SHORT TASK 1 = Reproduce the part of the transcript on growing a business that begins at the words "Right. Right. That’s" and stops after "then grow your business.", switching every occurrence of "vulnerability" in it to "weakness".

Right. Right. That’s exactly it. It’s You’re not inhuman for admitting vulnerability. And that’s really what it comes down to. In fact, you’re more human for admitting vulnerability and knowing that if you cop to being a broken mess. Was it the first step of AA is admitting you have a problem, right? There are 11 more steps, but that’s the first step. And it’s that’s why it’s there’s the first step for a reason. So admit you have a problem and then grow your business.
Well, I was about to say to tie it back like to that to the topic of growing your business. I think when it comes to growing your business, the first step is to well, jumping back to the AA metaphor. To admit you have a problem, first you have to ask yourself if you have a problem or see if there’s evidence of a problem. Similarly, if you’re trying to grow your business or thinking about growing your business, You have to ask yourself, do I want to grow my business? Do I need to grow my business? Is there a problem that growing my business will solve? And if the answer to one or more of those is no, Maybe you don’t need to grow your business. Maybe everything is okay the way it is. I think it’s rare for people to like. I remember in your In your report at the start of 2015, reviewing 2014, you’re like, I made X dollars last year. I want to make the same amount this coming year. I’m not going to play the game to make more money.
Yeah, I actually ended up making substantially more than that this year. And I actually went back and looked at my numbers and was shocked because I felt like I worked just as hard this year as I did last year. But to go back to your point, my kind of cognitive process around this, it’s similar. I ask myself, am I. Feeling too strained. And that can be: Am I working too hard? Or are too many people coming in the door and I’m saying no to too many good opportunities? Okay, well once that happens, that seems like a good like criteria for whether or not I should grow the business. So once you get past that hurdle, that is a hurdle to say, okay, I definitely have, that’s the problem, is I have too much work or I’m turning away some work. The next question is, should I grow the business in this way? Because you have to figure out the exact tactic by which you’re going to grow the business. Is it by launching a new offering? Is it by hiring out? Is it by charging more, et cetera, et cetera. And then you have to think through all of the ramifications for doing that. And you may have picked the wrong tactic. To say, okay, well, maybe I shouldn’t be hiring, maybe I should be doing this. Okay, now you have to think through all the ramifications again and keep doing that until either you’ve run out of tactics. Then maybe go to your like mastermind group or a colleague or something like that and generate more tactics. When you know you’re completely tapped out, don’t grow the business. Or you follow the lead on a tactic and come down and say, you know what, actually, I feel okay doing that. I think it would be a beneficial step for me in my business, being careful and deliberate. And then, okay, now I’m going to do this. Because if you just say, I’m going to grow the business and why? What’s the point? Have you thought about it? People don’t think about it. Do you think people think about growing their business a lot of the time? They just see a success and they think they have to grow it, I feel.

Records from a dataset =
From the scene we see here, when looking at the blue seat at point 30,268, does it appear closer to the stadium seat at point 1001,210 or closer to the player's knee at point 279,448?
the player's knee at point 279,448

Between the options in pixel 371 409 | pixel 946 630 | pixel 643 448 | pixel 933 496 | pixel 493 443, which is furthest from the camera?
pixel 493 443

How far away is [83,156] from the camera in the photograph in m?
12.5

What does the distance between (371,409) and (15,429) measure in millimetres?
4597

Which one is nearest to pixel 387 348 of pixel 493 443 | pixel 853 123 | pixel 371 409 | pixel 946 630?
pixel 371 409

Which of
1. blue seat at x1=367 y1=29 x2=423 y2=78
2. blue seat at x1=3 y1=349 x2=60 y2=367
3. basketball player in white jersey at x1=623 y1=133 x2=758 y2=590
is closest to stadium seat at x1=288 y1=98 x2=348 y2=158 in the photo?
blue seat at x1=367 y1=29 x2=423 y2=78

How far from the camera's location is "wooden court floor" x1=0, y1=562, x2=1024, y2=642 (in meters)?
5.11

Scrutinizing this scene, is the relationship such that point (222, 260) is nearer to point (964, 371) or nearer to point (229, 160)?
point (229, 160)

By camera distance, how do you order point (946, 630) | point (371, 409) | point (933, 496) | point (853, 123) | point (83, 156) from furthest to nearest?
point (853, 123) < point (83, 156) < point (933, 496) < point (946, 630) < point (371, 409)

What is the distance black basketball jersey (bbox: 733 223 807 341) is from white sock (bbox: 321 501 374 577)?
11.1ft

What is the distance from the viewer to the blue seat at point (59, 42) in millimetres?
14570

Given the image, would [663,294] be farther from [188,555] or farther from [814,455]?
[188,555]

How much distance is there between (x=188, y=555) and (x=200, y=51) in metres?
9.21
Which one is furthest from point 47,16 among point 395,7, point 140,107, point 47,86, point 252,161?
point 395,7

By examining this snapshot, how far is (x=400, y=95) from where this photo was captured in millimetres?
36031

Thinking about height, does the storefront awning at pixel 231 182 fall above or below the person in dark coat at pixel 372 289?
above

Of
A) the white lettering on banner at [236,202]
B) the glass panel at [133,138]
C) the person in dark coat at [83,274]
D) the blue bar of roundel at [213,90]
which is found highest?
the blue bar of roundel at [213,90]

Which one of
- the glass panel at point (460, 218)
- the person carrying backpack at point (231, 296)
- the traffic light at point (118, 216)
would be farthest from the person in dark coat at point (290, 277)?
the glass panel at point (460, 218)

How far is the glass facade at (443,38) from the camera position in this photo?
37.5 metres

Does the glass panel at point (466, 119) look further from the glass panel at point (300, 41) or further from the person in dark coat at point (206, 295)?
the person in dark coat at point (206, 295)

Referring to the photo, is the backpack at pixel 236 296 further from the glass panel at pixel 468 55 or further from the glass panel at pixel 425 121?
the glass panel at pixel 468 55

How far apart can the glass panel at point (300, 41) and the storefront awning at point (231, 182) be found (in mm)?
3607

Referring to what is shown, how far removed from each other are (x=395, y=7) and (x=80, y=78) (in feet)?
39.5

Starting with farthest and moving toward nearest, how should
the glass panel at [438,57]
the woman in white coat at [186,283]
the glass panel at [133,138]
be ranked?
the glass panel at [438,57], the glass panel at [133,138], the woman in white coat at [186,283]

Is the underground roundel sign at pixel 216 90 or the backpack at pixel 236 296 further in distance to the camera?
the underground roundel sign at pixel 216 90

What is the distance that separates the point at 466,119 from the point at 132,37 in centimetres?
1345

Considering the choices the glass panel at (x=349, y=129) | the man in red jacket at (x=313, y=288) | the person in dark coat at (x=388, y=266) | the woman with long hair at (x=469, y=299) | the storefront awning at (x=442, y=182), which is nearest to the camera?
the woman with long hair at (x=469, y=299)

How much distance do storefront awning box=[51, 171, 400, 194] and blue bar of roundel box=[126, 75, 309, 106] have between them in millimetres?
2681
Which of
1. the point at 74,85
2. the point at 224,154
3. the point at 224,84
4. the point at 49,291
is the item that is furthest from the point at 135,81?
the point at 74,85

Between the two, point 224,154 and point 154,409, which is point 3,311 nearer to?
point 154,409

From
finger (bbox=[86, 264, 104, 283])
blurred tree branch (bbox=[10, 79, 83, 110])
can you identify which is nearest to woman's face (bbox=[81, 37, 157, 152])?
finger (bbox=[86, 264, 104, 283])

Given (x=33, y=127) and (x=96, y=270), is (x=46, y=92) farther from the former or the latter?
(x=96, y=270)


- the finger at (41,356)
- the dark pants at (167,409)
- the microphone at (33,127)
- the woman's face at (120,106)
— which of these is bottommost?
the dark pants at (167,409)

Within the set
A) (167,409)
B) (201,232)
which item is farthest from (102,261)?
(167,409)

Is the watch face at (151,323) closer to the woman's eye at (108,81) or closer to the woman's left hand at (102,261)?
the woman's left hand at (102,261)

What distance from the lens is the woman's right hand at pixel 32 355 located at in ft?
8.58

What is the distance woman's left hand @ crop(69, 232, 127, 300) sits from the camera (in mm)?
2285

SHORT TASK 2 = Report each line of the records above that contains the string "farther", treating uppercase and lowercase as distinct.

WORKED ANSWER 1 =
Right. Right. That’s exactly it. It’s You’re not inhuman for admitting weakness. And that’s really what it comes down to. In fact, you’re more human for admitting weakness and knowing that if you cop to being a broken mess. Was it the first step of AA is admitting you have a problem, right? There are 11 more steps, but that’s the first step. And it’s that’s why it’s there’s the first step for a reason. So admit you have a problem and then grow your business.

WORKED ANSWER 2 =
Given the image, would [663,294] be farther from [188,555] or farther from [814,455]?
Given (x=33, y=127) and (x=96, y=270), is (x=46, y=92) farther from the former or the latter?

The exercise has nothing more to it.